Probing emerged from the recognition that large language models develop distributed internal representations whose structure is opaque to direct inspection. Unlike activation patching, which asks where a computation happens, probing asks what a representation contains. The two methods are complementary: patching localizes, probing characterizes.
The Method and Its Variants
The canonical linear probe trains a logistic regression classifier on flattened activation vectors from a specific layer, using labeled data for the target property. The probe's accuracy measures the ease of extraction — how readily the property can be read out by a simple linear decoder. If a linear probe succeeds, the information is encoded in a geometrically simple way within the representation space. If a linear probe fails but a nonlinear probe succeeds, the information is present but not linearly separable.
Variants extend this framework:
- Control tasks (Hewitt and Liang 2019): probes can memorize surface statistics rather than genuine linguistic structure. Control tasks establish a baseline by training the same probe architecture on random labels, revealing whether the probe's success reflects representational structure or probe capacity.
- Selective probing: probes trained on subsets of neurons to identify which dimensions carry which information, revealing the geometry of representation across the activation space.
- Causal probing: combines probing with interventions to test not merely whether information is present but whether it is used by the model in downstream computation.
What Probing Cannot Tell Us
Probing has been criticized on several grounds, and the criticisms reveal something important about the limits of representational analysis.
The linear decodability assumption is the most fundamental. Probing assumes that if information is present, it will be linearly decodable. But representational geometry in high-dimensional spaces is not constrained to be linear. Information could be encoded in nonlinear manifolds, in the relative geometry of multiple representations, or in dynamical trajectories across layers rather than static activations at any single layer. A failed linear probe does not mean the information is absent — it means the probe's assumptions are wrong.
The extraction/use distinction is equally serious. Probing tells us that information can be extracted from a representation. It does not tell us that the model uses that information in its computation. A representation might encode grammatical number in a way that is trivially decodable but causally inert — the model does not need it to produce its outputs. Probing without causal intervention risks confusing correlation with functional role.

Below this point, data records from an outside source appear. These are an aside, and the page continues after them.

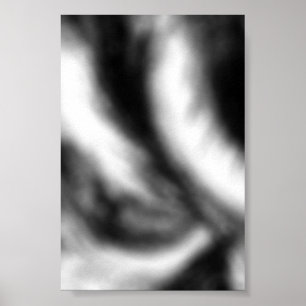 Arte abstracto de pared en negro y blanco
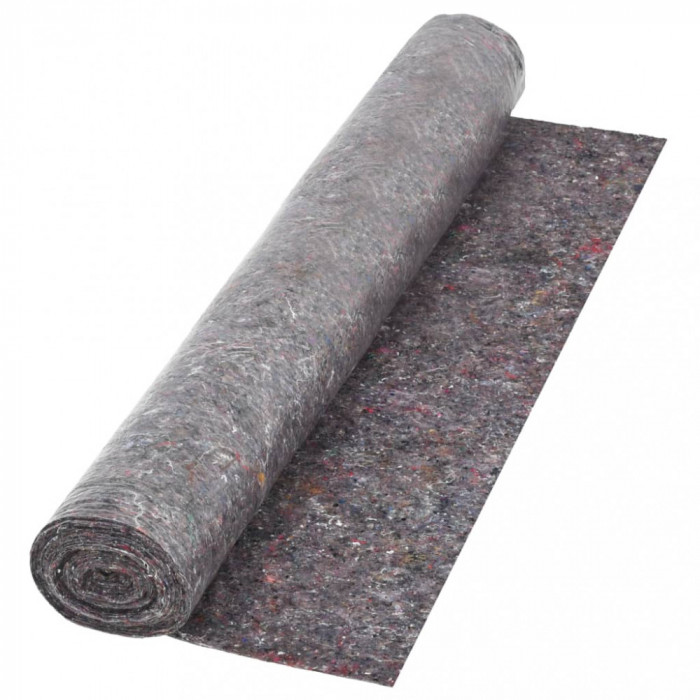 Protectie antiderapanta podea zugravi, 50 m, 180 g/m&sup2;, gri
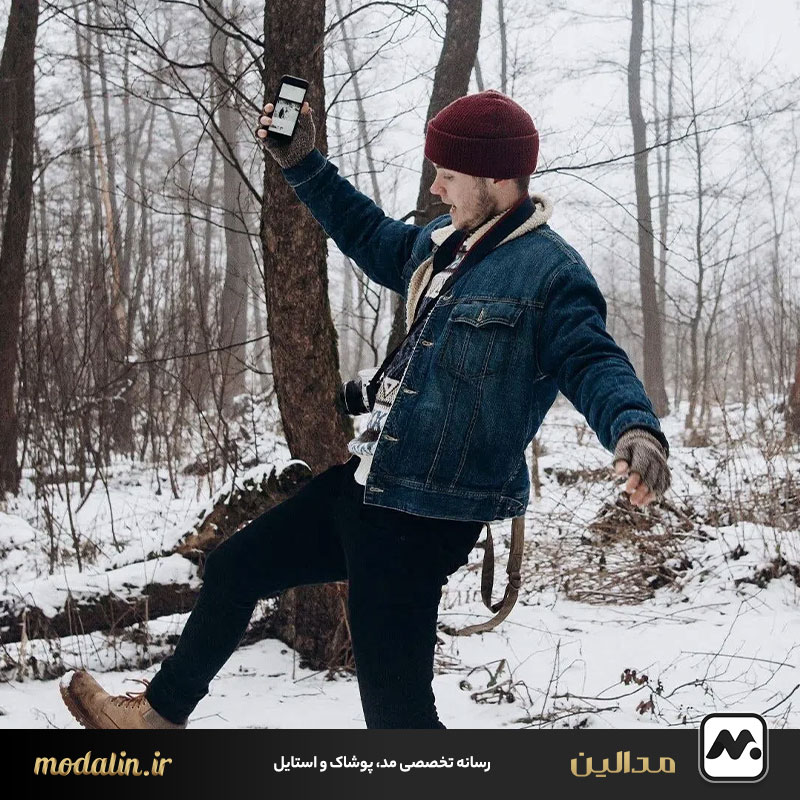 استایل زمستانه مردانه با کت جین؛ استایلی بیزمان و خاص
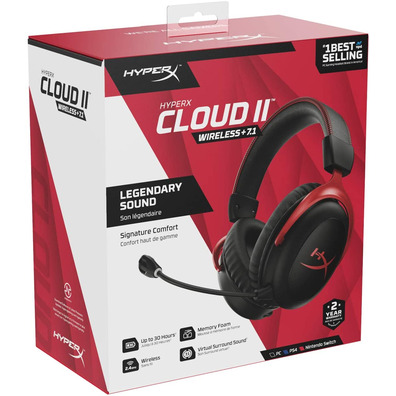 Auriculares Kingston HyperX Cloud II HHSC2X-BA-RD/G Negro / Rojo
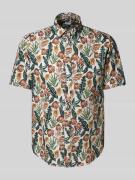 Jake*s Casual Fit Freizeithemd aus Leinen-Baumwoll-Mix in Weiss, Größe...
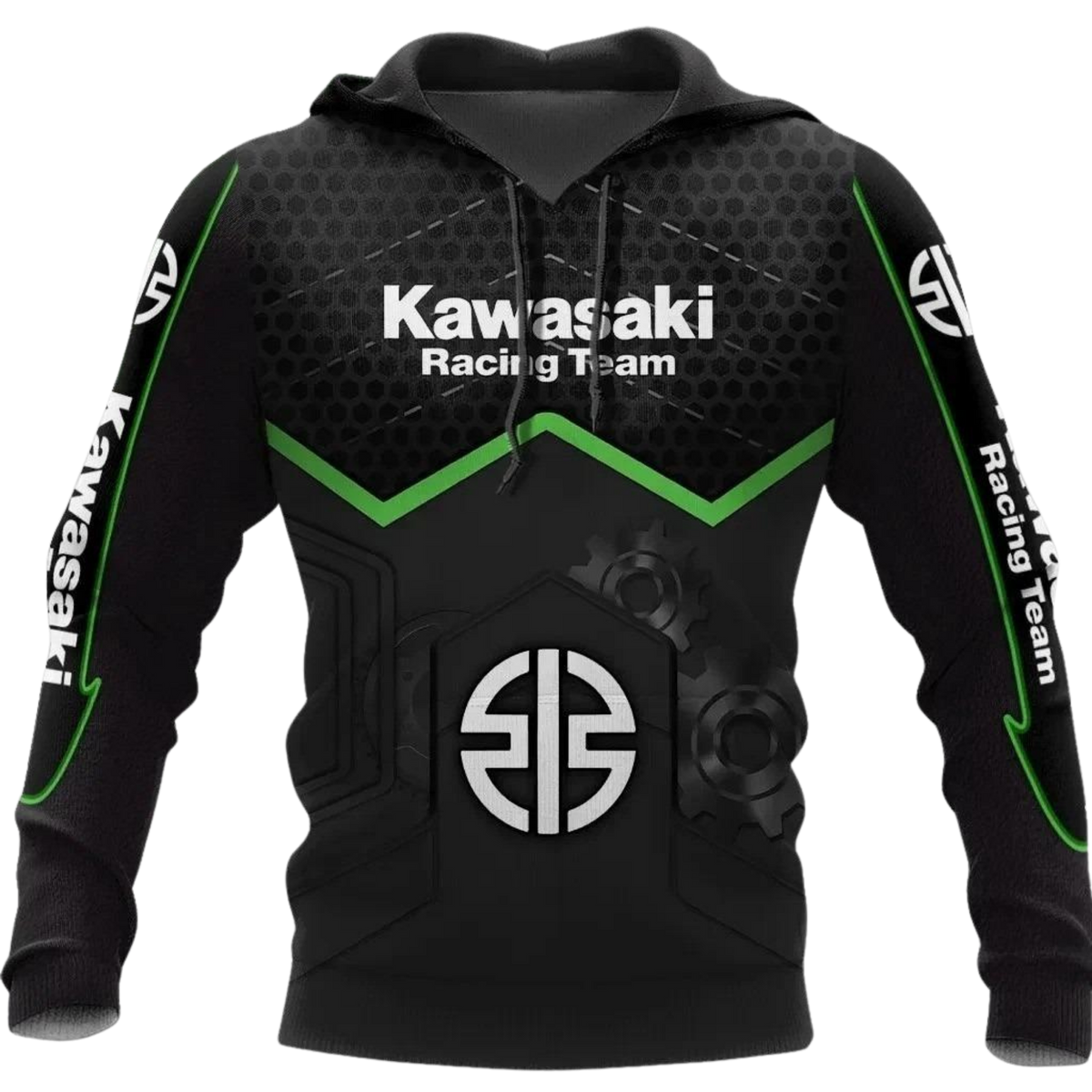 Kawasaki Motorcycle Uniform Hoodie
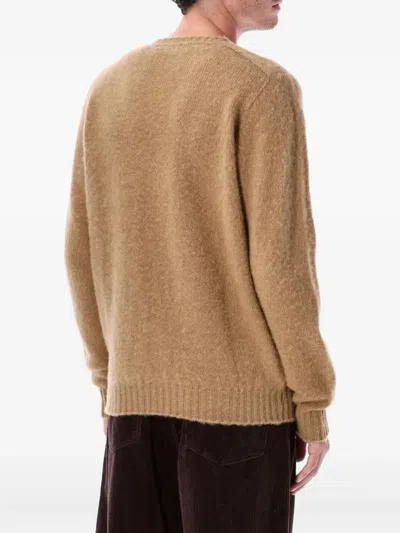 Howlin' Brown Crewneck Wool Sweater In Brown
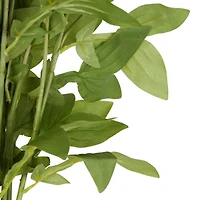 35" White Sweet Pea Artificial Flower Stem, 12ct.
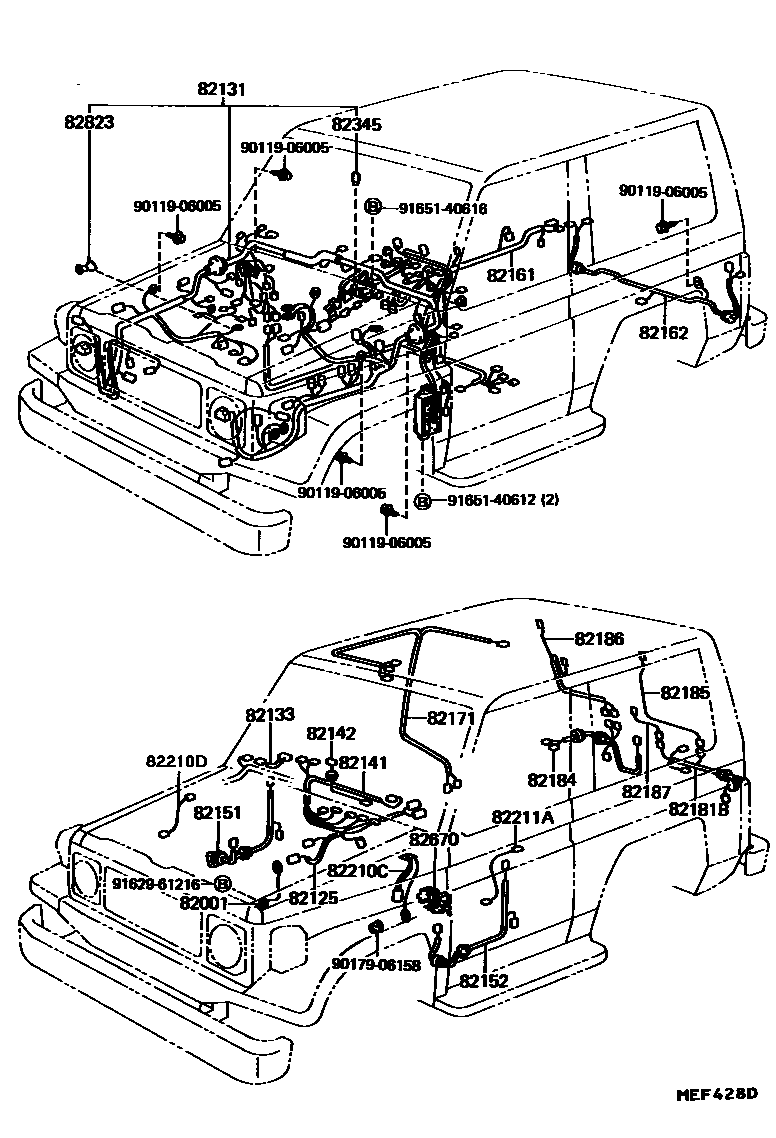 8202 — WIRING & CLAMP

The layerwise fallacy is the assumption that representations are best analyzed at single layers. In transformer architectures, information flows through multi-head attention, is transformed by MLPs, and is recombined across heads in ways that layerwise probing cannot capture. The unit of analysis may not be the layer but the computational circuit — a distributed subgraph of the network that implements a specific algorithm.
Probing and the Science Wars
The debate over what probing reveals mirrors the Science Wars in miniature. One camp treats successful probing as evidence that models "understand" linguistic structure — that grammatical number is not merely statistically correlated with outputs but represented as a genuine linguistic category. Another camp treats probing as a sophisticated curve-fitting exercise that tells us nothing about the model's competence or the nature of its representations.
The correct position is that neither camp has the right question. Probing does not tell us whether a model understands. It tells us what geometric structures exist in its activation space — structures that may or may not be causally implicated in the model's behavior. The question of understanding is not answered by representational geometry alone; it is answered by the coupling between representation, computation, and task performance in the full system.
The productive synthesis: probing is a structural measurement tool, not an oracle of competence. Its results constrain the space of possible mechanisms but do not determine which mechanism is actual. This is exactly the status of neuroimaging in cognitive neuroscience: fMRI tells us where activation occurs, but the inference from activation location to cognitive function requires theoretical bridging assumptions that are not themselves empirical.
Probing will be remembered not as a tool that settled debates about machine understanding, but as a tool that made those debates empirically tractable for the first time — and in doing so, revealed how much more we need to know.